Angel Sanchez brought a case against two doctors, alleging that their negligence resulted in the death of his wife from a postpartum hemorrhage. Unknown to Mr. Sanchez or his lawyer, the two defendant doctors worked at the Lynn Community Health Center. This health center is one of a number of “deemed” health centers in the Boston area that are federally funded, and whose employees are granted immunity from personal liability by the Federal Tort Claims Act.
It took more than a year for the autopsy report to be available, and nearly three years for the plaintiff to get complete, legible copies of his wife’s medical records.
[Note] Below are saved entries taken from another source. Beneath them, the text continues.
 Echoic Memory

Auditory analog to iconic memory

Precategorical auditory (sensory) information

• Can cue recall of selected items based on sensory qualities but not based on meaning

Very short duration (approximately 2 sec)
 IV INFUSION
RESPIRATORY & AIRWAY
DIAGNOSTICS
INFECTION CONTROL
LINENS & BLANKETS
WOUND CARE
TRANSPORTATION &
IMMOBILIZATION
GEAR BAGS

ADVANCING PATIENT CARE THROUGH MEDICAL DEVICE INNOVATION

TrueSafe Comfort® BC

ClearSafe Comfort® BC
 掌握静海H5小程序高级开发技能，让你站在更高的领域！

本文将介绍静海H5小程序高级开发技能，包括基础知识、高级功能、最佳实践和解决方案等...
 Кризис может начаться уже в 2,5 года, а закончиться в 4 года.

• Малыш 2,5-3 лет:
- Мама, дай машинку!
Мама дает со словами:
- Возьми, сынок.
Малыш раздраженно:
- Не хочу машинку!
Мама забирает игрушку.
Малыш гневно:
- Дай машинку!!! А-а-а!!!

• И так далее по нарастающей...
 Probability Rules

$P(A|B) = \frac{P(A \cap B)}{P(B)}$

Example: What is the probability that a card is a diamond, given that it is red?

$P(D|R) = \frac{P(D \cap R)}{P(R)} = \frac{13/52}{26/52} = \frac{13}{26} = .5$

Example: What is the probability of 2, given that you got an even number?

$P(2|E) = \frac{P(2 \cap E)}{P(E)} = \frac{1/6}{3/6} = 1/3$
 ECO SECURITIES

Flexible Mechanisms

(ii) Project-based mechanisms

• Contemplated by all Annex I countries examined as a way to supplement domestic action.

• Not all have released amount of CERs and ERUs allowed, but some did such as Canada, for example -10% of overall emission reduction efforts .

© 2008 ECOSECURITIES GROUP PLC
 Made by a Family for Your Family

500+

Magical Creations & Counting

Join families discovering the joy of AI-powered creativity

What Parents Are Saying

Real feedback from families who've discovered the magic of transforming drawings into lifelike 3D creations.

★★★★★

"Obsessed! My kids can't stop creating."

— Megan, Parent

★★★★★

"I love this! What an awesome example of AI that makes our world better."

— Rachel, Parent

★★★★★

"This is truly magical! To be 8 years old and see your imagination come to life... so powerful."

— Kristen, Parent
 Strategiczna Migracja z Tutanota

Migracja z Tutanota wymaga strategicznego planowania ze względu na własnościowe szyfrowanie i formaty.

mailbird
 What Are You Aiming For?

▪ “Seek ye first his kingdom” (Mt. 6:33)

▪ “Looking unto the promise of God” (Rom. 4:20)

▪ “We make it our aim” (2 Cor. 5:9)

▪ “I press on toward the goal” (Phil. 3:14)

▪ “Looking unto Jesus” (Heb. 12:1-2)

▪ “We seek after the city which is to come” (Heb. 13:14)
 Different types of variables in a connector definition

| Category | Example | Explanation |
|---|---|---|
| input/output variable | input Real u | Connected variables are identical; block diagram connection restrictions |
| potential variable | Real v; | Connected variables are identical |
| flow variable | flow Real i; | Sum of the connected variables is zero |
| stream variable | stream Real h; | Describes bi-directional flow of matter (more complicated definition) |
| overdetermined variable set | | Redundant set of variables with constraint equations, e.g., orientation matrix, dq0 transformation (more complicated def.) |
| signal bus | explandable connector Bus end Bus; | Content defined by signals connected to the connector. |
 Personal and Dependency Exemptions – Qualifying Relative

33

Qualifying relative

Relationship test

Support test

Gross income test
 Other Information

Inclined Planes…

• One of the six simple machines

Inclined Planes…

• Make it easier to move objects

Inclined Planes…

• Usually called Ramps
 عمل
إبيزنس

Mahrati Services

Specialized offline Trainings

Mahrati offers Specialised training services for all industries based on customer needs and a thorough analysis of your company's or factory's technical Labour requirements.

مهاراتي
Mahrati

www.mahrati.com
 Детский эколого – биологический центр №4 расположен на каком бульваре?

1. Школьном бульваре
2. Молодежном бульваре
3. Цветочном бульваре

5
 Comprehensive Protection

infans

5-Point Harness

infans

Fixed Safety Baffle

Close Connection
By the time suit was filed, just before normal three-year statute of limitations, the two-year period for giving notice of a claim against a federal government had long passed.
And so imagine the plaintiff’s surprise and horror when the United States government stepped in, claimed responsibility for the individual defendants, removed the case to federal court—and promptly moved to dismiss the case for failure to give notice as required by the Federal Tort Claims Act.
While acknowledging the harsh result for the plaintiff, Judge Gorton nevertheless felt constrained to dismiss the case. He noted that the notice period would be tolled only if the plaintiff proved that he had made a reasonably inquiry into the doctors’ status, or that their status had been deliberately concealed from him. The case law in Massachusetts is no better, the Appeals Court having held more than twenty years ago in Krasnow v. Allen, 29 Mass. App Ct. 562 (1990), that the “discovery rule,” which tolls the statute of limitations until the plaintiff is on notice of his claim, does not require that the plaintiff have notice that the potential defendant is a public employee. The facts in Krasnow were even more extreme than in Sanchez: in Krasnow, the doctor was in private practice at a private hospital.
The sad result in both state and federal court: even if the plaintiff has no clue—and no reason to have a clue—that the potential defendant is an employee of the government, the notice period is not extended.
We have tried to avoid this trap in several ways. First, we keep an internal list of facilities that we know from experience have some affiliation with the state, a town or city, or the federal government. Second, as we are evaluating a case, we check the facility’s website to see if there is any hint of an affiliation with a government defendant and search the list of current “deemed” health centers. And finally, we include in our interrogatories to each defendant a question asking whether he is claiming to be immune from personal liability as a municipal, state or federal employee.
The new notice statute may both help and hinder efforts to unearth information about a potential defendant’s affiliation. On one hand, the notice requirement consumes six months of time, which may permit the two-year period to elapse before the plaintiff has an opportunity to do any discovery on the defendant’s employment status. On the other hand, an insurer’s failure to respond to a claim letter by denying liability on the basis of its insured’s immunity will, at a minimum, create a sympathetic argument for estoppel or concealment.